# WHAT IS NEEDED:
Update the data from its first line through the line containing "[186,11], [213,76], [150,77], [89,124]", substituting "camera" for "viewer" and leaving everything else unchanged. Return only those lines.

# PROVIDED DATA:
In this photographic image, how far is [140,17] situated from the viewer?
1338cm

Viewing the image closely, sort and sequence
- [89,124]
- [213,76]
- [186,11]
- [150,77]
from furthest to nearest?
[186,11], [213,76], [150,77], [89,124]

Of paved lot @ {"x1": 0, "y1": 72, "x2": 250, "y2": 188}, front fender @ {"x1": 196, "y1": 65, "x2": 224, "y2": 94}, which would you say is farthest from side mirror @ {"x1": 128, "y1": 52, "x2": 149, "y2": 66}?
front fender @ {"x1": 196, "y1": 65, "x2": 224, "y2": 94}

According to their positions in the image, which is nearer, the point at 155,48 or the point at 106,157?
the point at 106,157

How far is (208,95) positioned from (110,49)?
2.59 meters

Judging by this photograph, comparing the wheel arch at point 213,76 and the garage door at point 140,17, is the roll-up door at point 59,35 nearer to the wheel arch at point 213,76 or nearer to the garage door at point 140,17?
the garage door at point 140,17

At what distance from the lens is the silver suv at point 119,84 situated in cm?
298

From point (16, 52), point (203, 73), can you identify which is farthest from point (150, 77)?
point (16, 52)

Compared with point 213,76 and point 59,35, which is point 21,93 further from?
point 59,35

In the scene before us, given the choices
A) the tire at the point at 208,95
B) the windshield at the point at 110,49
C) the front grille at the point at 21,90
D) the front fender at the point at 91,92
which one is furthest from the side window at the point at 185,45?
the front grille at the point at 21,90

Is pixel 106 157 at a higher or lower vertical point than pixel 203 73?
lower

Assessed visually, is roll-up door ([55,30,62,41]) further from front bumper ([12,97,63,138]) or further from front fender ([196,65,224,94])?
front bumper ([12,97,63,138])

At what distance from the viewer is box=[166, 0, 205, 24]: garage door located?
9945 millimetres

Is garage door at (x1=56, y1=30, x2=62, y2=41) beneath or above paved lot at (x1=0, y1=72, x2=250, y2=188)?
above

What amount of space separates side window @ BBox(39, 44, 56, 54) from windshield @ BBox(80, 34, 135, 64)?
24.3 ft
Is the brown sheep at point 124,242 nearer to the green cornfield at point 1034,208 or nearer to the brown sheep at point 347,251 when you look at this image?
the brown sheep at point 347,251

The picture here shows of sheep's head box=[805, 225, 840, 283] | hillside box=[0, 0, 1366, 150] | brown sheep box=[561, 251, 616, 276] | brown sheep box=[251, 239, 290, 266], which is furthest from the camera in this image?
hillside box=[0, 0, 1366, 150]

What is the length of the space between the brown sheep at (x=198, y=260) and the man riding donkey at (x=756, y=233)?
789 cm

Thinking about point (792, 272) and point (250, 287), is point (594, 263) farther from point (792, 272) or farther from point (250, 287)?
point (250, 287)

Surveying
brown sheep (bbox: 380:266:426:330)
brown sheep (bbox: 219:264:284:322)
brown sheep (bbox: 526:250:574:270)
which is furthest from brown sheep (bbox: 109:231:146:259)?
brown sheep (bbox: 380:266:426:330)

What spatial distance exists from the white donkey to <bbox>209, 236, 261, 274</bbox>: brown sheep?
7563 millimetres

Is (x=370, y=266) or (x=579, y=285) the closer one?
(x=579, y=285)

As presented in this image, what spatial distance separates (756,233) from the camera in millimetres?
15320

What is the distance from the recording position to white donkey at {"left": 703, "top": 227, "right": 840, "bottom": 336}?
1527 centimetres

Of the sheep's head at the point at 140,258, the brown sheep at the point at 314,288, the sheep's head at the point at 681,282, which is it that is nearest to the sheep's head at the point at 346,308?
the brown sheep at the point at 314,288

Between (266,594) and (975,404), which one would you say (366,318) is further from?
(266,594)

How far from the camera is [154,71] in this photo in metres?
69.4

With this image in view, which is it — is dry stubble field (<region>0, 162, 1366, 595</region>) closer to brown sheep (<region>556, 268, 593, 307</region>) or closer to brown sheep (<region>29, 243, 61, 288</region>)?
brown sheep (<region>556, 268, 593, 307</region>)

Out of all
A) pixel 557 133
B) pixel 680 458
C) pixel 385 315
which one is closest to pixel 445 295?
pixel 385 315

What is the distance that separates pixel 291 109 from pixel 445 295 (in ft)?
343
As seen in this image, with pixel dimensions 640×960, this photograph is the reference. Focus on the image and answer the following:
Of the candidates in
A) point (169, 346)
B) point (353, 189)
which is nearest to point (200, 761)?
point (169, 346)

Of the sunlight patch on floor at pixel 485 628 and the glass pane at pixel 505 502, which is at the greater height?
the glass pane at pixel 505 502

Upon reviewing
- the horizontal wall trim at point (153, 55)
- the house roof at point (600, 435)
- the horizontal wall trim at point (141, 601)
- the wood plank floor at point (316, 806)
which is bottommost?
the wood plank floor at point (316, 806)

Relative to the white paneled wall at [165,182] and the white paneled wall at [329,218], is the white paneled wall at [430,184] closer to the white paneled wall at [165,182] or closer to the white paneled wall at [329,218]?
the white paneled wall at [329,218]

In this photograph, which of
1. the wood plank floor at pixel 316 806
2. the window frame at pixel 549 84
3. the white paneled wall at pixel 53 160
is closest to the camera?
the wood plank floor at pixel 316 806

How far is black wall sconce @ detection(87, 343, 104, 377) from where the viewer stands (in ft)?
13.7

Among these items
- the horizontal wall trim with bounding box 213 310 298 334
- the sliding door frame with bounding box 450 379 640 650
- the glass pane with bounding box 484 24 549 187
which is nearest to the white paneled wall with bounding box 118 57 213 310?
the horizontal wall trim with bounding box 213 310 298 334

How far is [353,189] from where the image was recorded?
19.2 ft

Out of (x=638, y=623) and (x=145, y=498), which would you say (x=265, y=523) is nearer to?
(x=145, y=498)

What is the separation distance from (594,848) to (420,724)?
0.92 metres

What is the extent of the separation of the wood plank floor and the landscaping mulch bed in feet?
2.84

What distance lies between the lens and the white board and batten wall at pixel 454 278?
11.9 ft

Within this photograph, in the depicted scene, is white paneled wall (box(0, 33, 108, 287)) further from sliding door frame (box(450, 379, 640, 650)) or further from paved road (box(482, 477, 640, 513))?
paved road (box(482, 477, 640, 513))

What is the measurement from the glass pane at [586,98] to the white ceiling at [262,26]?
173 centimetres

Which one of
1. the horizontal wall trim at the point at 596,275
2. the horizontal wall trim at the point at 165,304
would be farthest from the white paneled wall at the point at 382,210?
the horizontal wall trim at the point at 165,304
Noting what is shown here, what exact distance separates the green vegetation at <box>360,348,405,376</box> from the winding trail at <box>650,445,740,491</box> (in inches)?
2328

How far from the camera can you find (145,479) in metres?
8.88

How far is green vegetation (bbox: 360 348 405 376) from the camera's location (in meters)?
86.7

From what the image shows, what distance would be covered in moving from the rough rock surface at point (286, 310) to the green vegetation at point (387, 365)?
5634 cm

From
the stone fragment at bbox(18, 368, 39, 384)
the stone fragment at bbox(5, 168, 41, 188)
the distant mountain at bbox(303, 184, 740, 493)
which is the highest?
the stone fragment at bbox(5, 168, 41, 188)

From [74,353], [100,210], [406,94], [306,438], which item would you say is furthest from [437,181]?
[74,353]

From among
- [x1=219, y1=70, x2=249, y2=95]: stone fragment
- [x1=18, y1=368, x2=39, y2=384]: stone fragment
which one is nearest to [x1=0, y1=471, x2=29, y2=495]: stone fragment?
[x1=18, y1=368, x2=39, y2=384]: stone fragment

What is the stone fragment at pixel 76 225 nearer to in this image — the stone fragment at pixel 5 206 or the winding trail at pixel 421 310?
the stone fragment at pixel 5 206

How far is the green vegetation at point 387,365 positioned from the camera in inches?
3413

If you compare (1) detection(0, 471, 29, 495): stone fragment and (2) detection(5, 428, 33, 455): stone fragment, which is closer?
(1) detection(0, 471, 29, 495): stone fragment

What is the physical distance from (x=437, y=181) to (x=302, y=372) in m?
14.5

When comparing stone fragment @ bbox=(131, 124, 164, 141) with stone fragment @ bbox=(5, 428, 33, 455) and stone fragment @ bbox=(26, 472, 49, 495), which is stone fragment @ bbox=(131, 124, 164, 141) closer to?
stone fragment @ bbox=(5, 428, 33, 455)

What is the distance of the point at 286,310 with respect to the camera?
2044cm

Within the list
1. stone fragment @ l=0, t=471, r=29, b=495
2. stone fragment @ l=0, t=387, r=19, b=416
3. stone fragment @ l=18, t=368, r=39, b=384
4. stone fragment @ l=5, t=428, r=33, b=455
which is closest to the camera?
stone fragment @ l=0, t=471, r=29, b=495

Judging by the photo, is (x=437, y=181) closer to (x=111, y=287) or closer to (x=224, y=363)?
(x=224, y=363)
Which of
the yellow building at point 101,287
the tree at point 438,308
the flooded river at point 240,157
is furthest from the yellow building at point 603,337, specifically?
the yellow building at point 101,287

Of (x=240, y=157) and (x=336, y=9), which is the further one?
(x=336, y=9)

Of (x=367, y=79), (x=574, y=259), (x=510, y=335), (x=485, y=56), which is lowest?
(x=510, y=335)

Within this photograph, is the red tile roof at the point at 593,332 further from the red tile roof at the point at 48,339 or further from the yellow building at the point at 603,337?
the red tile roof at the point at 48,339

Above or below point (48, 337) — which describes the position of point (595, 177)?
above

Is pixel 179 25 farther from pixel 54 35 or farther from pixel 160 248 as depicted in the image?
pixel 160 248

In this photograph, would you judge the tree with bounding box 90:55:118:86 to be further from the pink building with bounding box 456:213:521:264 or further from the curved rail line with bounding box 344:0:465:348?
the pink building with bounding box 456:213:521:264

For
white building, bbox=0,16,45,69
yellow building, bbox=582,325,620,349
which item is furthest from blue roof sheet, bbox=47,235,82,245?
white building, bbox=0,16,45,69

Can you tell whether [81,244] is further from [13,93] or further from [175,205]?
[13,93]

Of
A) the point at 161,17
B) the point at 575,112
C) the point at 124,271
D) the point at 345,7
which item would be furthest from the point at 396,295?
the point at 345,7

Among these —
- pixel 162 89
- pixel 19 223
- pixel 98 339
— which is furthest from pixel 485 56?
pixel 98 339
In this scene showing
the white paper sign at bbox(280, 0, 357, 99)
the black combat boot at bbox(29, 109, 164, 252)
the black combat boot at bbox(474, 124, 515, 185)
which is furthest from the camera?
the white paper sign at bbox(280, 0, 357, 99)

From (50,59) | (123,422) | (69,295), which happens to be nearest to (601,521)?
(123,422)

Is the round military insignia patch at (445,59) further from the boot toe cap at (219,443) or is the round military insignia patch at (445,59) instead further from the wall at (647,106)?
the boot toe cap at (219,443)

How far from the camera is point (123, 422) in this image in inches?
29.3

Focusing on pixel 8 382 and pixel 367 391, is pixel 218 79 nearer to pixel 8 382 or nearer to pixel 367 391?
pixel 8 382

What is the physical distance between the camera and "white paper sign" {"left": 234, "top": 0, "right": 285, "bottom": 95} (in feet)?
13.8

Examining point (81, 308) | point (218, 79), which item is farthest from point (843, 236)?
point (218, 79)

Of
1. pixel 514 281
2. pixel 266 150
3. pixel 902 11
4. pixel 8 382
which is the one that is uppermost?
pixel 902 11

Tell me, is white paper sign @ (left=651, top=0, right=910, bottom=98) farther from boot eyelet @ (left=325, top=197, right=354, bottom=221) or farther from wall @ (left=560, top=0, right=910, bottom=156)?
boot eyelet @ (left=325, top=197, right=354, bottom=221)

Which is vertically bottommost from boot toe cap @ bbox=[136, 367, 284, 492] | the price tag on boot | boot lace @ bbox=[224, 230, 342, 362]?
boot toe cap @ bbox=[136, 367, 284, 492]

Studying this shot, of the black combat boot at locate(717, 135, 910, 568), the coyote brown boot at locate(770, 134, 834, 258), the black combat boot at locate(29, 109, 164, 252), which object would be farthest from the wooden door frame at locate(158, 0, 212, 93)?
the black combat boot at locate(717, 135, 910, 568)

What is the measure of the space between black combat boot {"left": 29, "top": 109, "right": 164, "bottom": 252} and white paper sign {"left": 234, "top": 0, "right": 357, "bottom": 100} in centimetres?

# THE ANSWER:
In this photographic image, how far is [140,17] situated from the camera?
1338cm

Viewing the image closely, sort and sequence
- [89,124]
- [213,76]
- [186,11]
- [150,77]
from furthest to nearest?
[186,11], [213,76], [150,77], [89,124]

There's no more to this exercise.